Katrina made a tiny whimpering noise.
“A moment, Ralph.” Gilbert White-hand turned back to Robin. “You’re a good shot with a bow, boy. So, what are three children doing wandering around Sherwood at night?”
“I made them come with me,” Robin said. “They have nothing to do with this. It was my idea.”
“What was your idea, boy? What are you doing here?”
“They probably want the reward,” one of the other outlaws growled. “Ralph is right. We should kill them and have done.”
Gilbert White-hand held up a silencing finger. “I want to hear what the boy has to say.”
Robin took a deep breath. Perhaps there was a way out of this if he chose his words carefully. Gilbert White-hand seemed less bloodthirsty than his companions. At any rate, he might be reasoned with.
“You’re right.
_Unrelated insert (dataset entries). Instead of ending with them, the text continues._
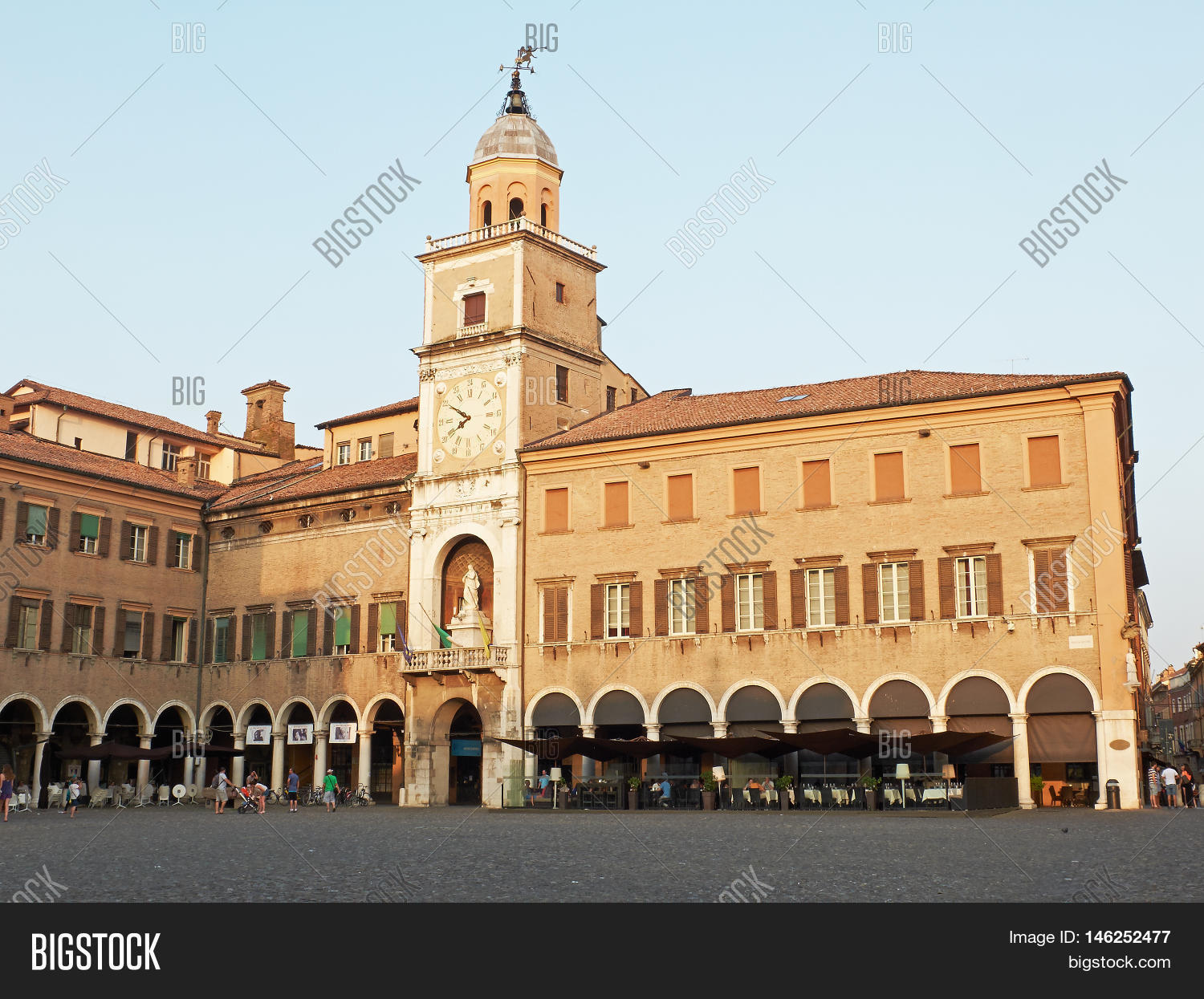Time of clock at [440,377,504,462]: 7:50
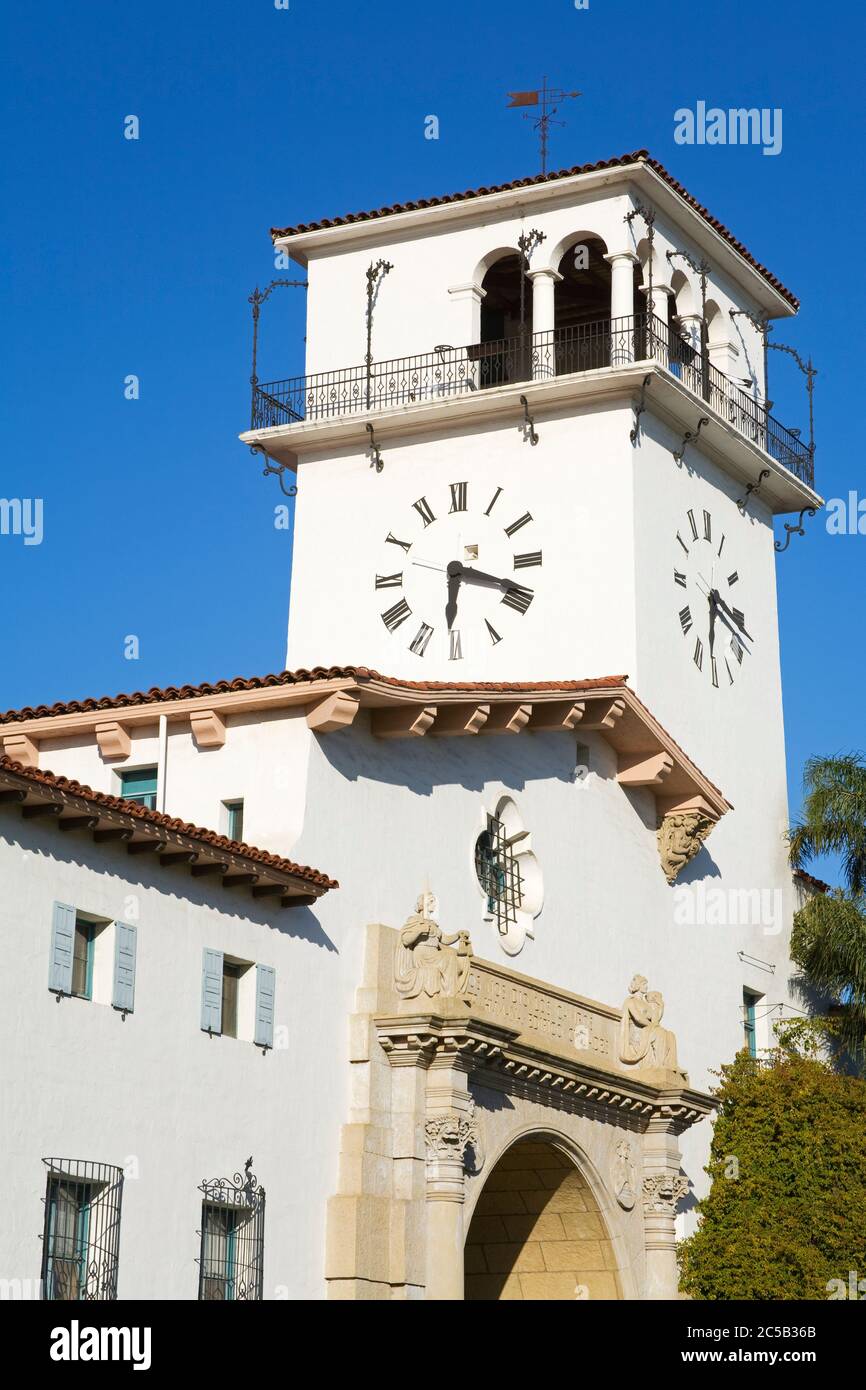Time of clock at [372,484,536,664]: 6:18
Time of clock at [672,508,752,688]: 6:18
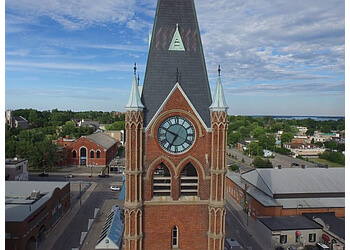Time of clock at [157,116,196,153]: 6:49
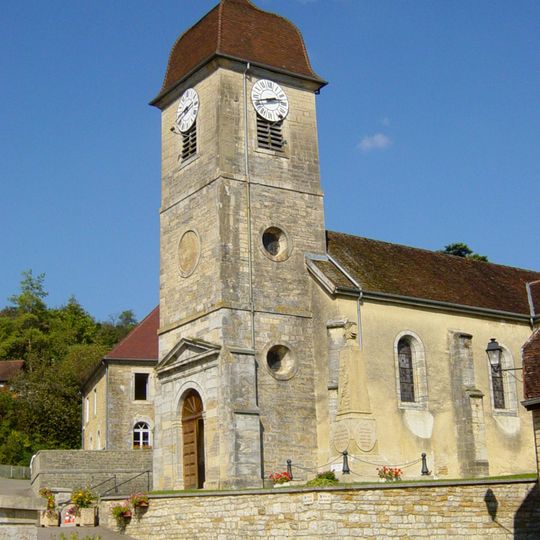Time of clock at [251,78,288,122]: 2:42
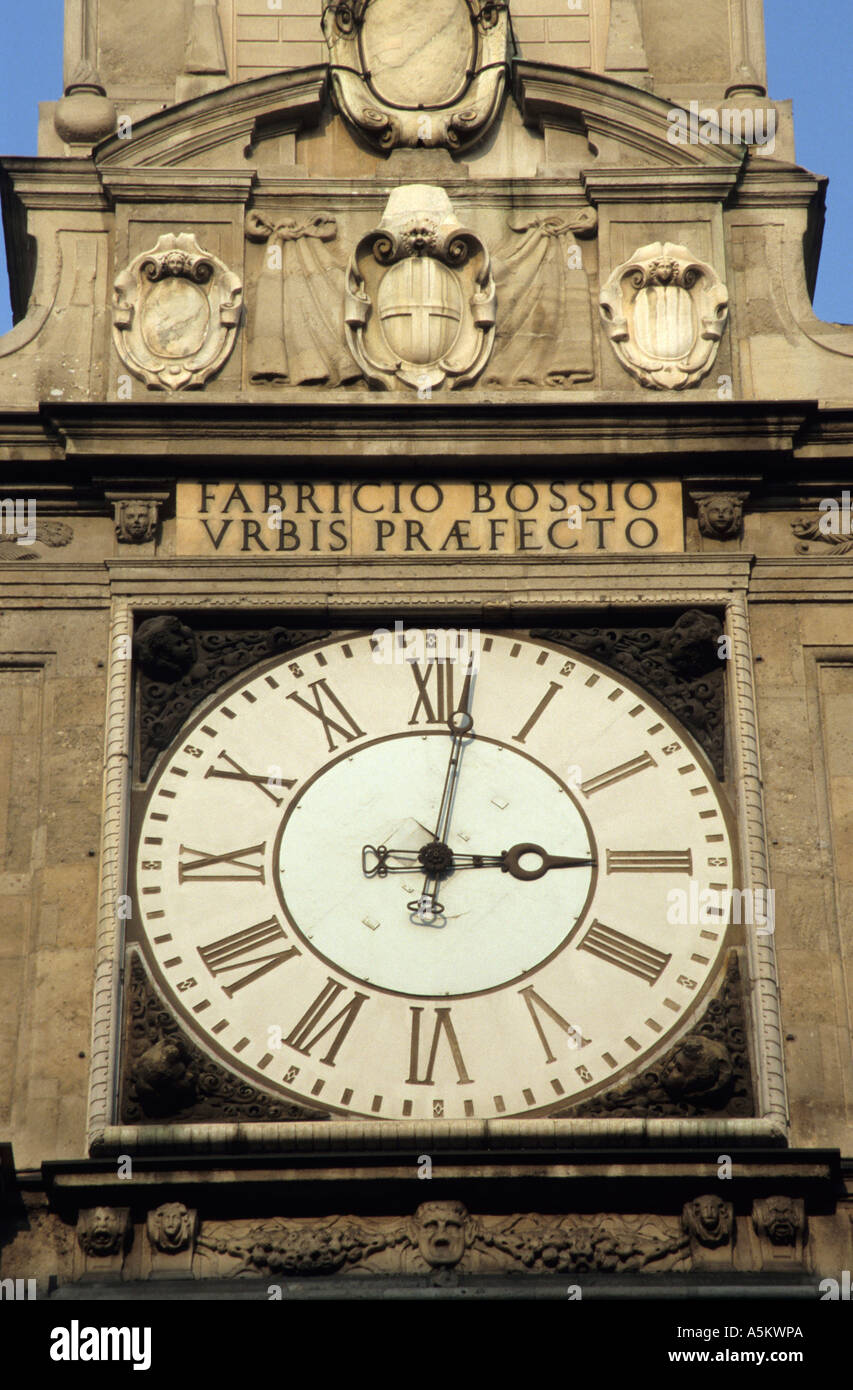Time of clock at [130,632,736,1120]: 3:01
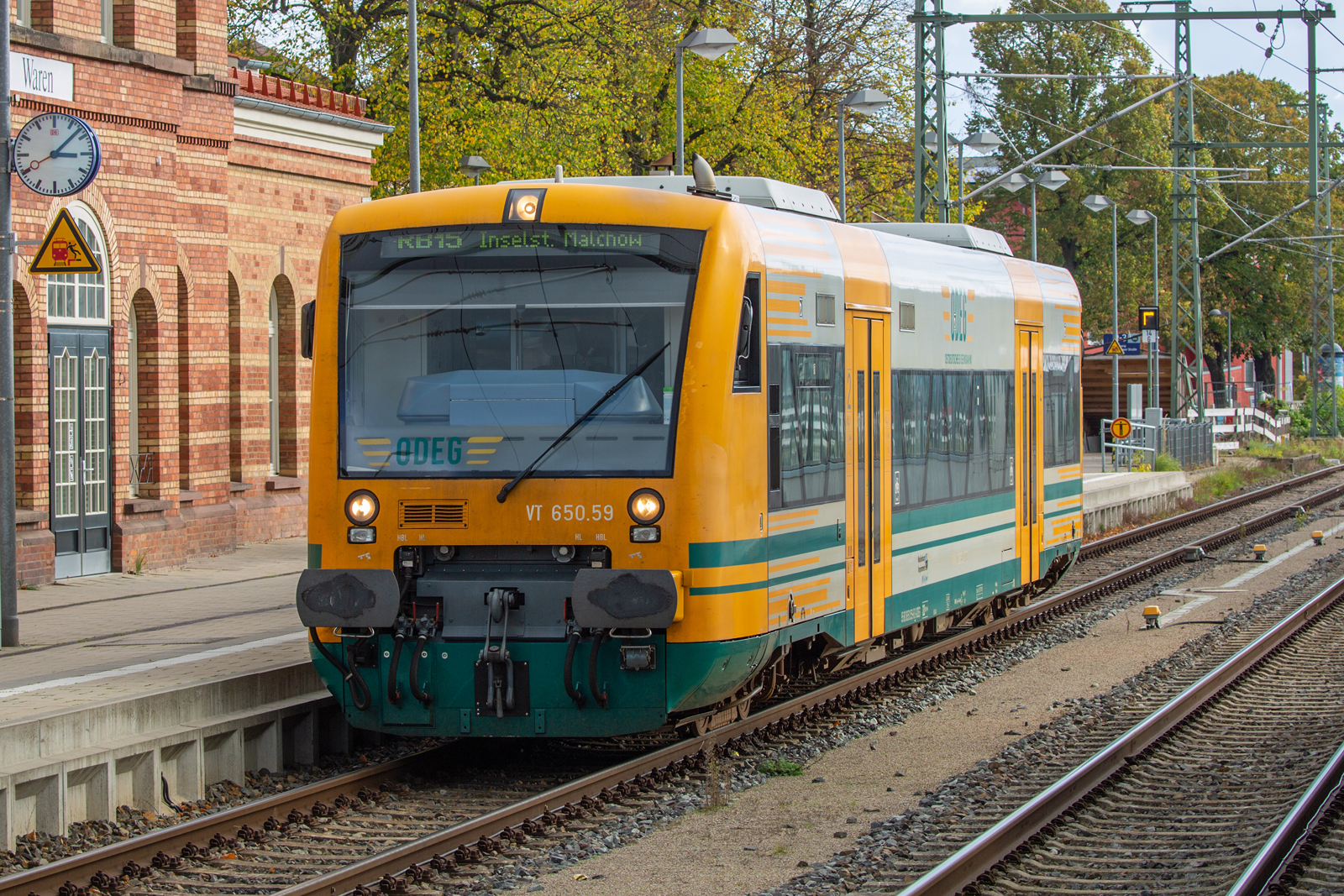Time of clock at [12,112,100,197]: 3:07
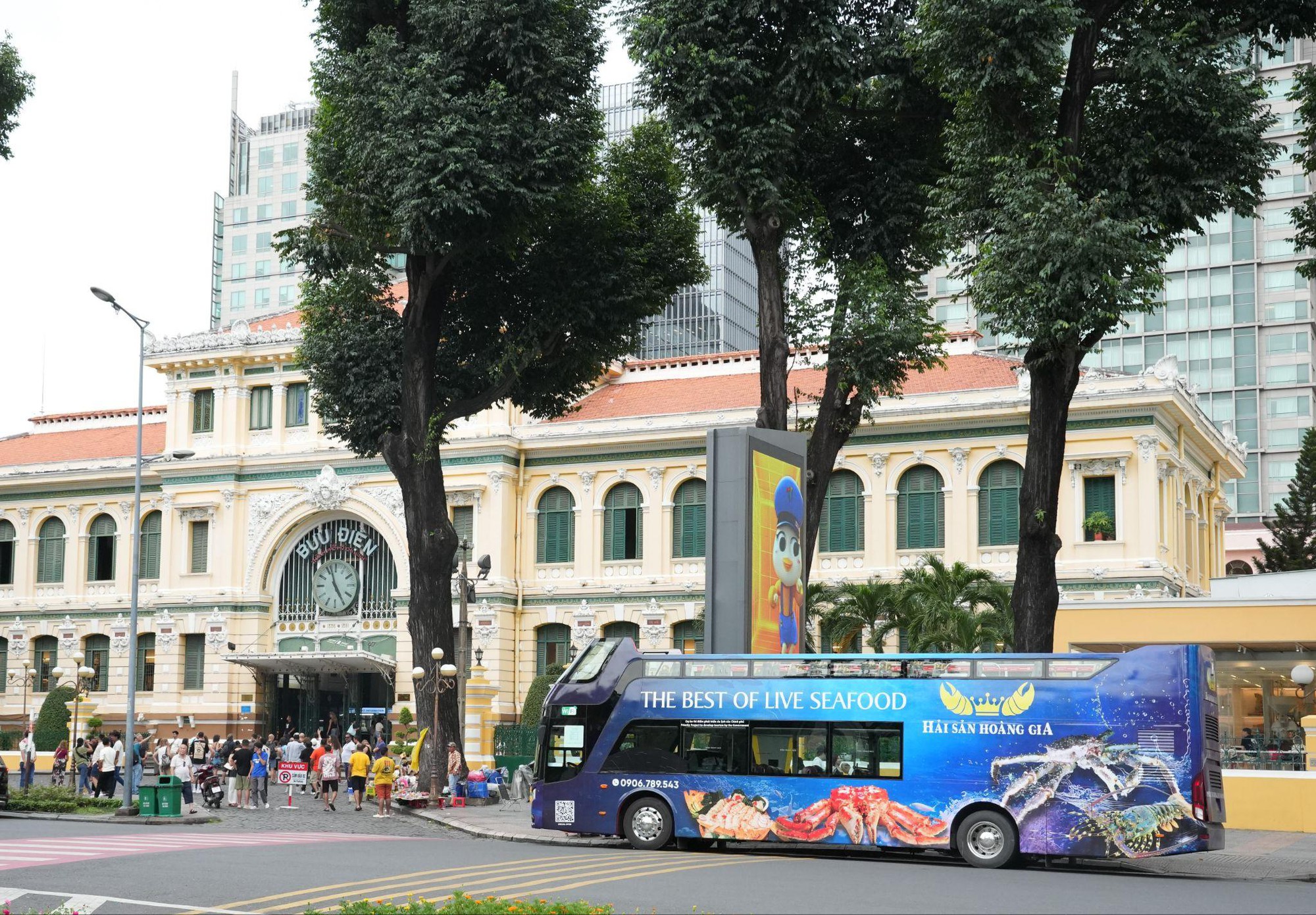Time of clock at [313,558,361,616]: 4:57
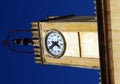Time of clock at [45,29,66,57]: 3:39
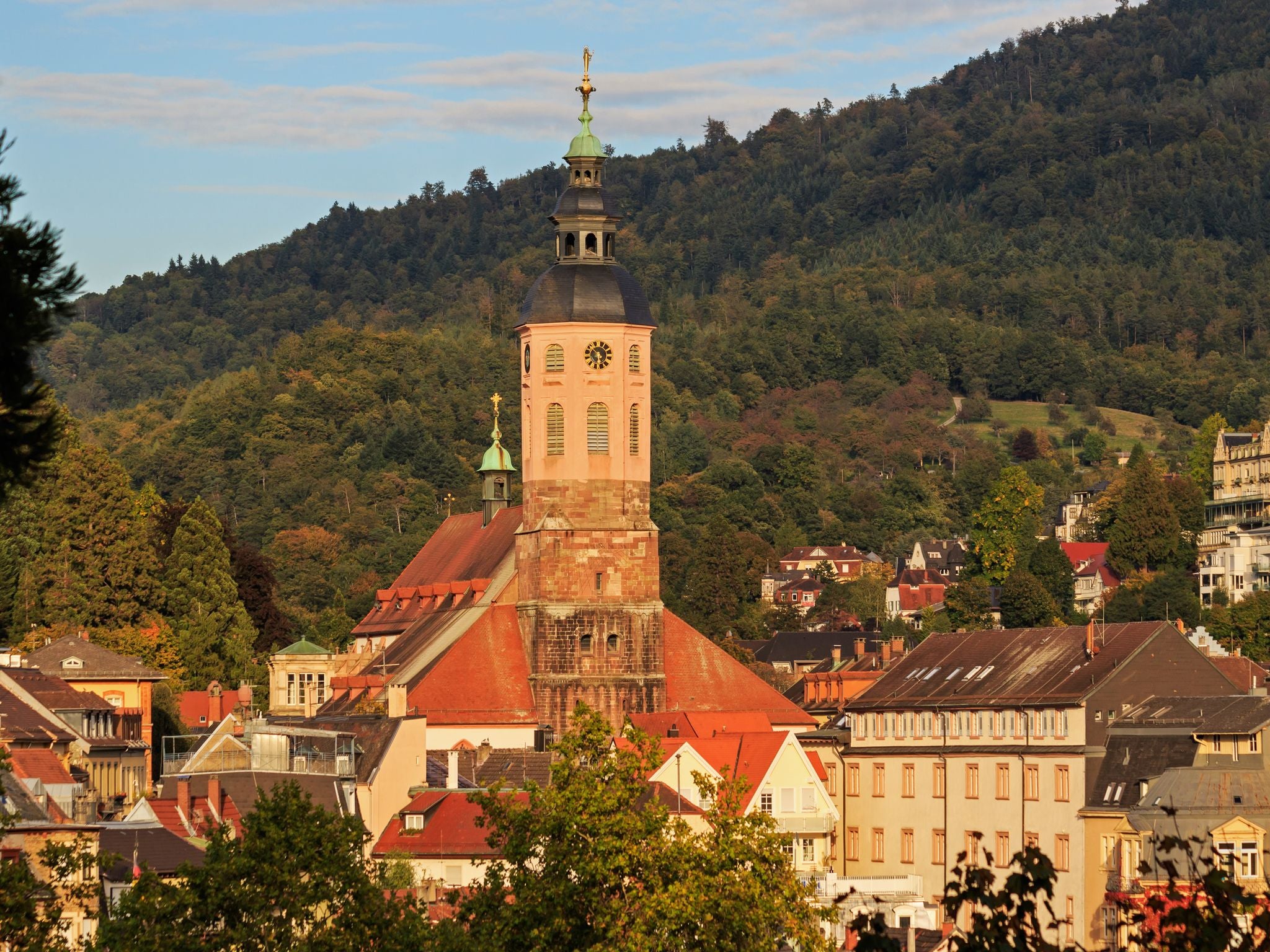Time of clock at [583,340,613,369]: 5:51
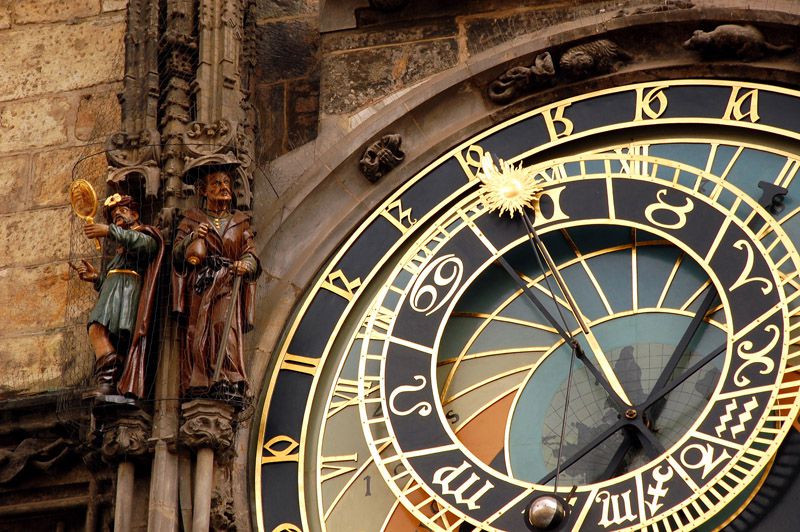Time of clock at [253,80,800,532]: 12:52
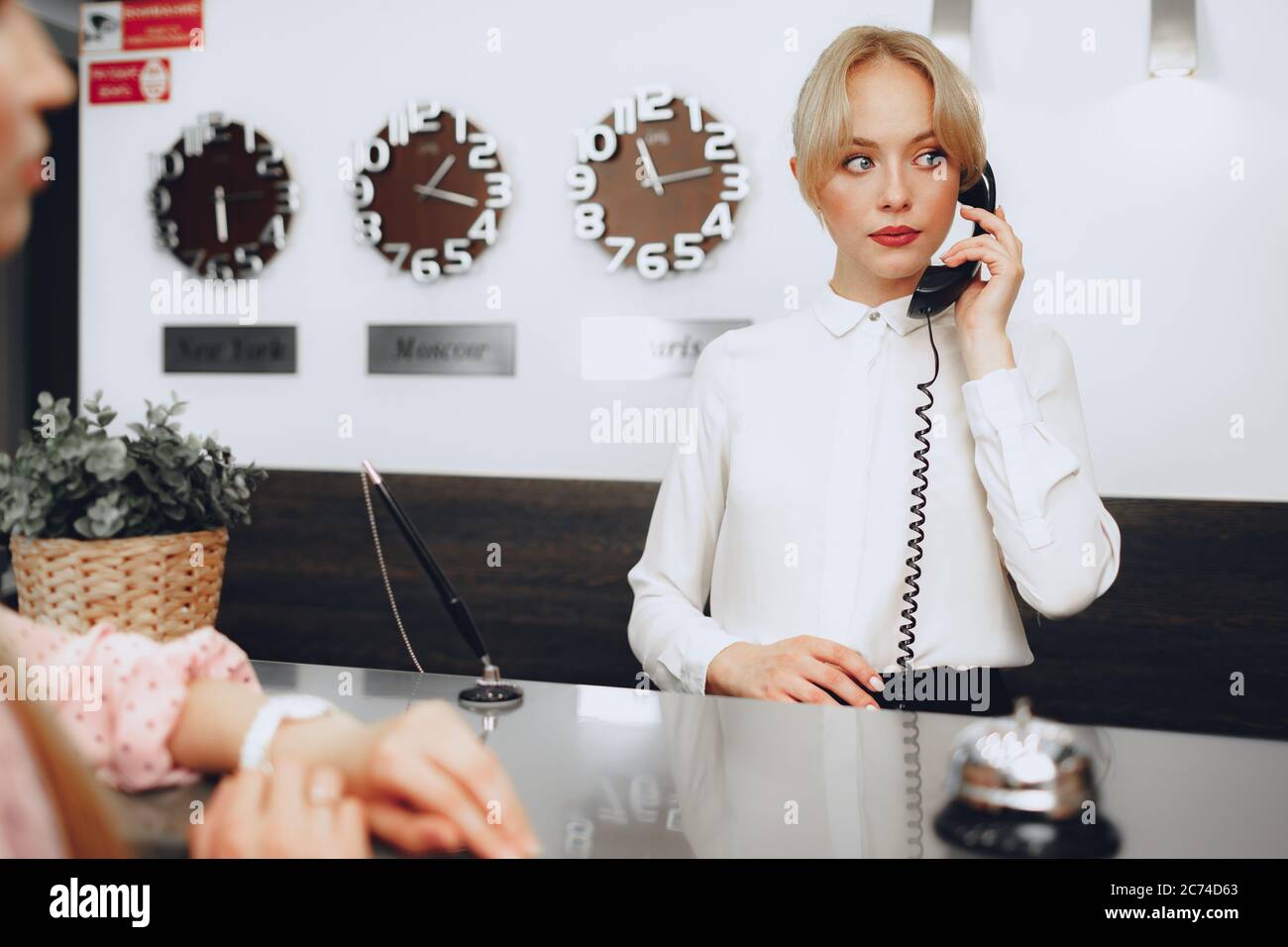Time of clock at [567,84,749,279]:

I did come looking for you, but not for the reward. I didn’t even know there was one.”
“Then why?”
“Perhaps he wants to join up,” one of the outlaws said with a laugh. “Tired of living the life of luxury are you, boy? Fancy a life under the stars living on what you can scrounge?”
Robin waited for the laughter to die down, then, still addressing Gilbert White-hand, said, “I hear you’re a good archer.”
The outlaw leader raised an eyebrow. “What of it?”
“So am I.”
There was a murmuring among the outlaws.
“I can prove it. If we both shoot and I win, you’ll let us go, and you’ll allow me free passage through the forest whenever I want it. In return, I won’t tell anyone where you are, nor will my friends.”